→ **About this task**: Please retype every entry below, keeping it exactly the same.

[Stored data entries]
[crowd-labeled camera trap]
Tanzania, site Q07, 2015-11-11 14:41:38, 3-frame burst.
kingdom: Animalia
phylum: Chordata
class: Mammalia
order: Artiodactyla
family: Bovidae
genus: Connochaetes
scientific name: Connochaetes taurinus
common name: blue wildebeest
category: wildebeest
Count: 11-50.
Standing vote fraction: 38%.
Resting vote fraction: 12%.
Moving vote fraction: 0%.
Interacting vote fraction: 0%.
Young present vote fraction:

→ **Response box**:
[crowd-labeled camera trap]
Tanzania, site Q07, 2015-11-11 14:41:38, 3-frame burst.
kingdom: Animalia
phylum: Chordata
class: Mammalia
order: Artiodactyla
family: Bovidae
genus: Connochaetes
scientific name: Connochaetes taurinus
common name: blue wildebeest
category: wildebeest
Count: 11-50.
Standing vote fraction: 38%.
Resting vote fraction: 12%.
Moving vote fraction: 0%.
Interacting vote fraction: 0%.
Young present vote fraction:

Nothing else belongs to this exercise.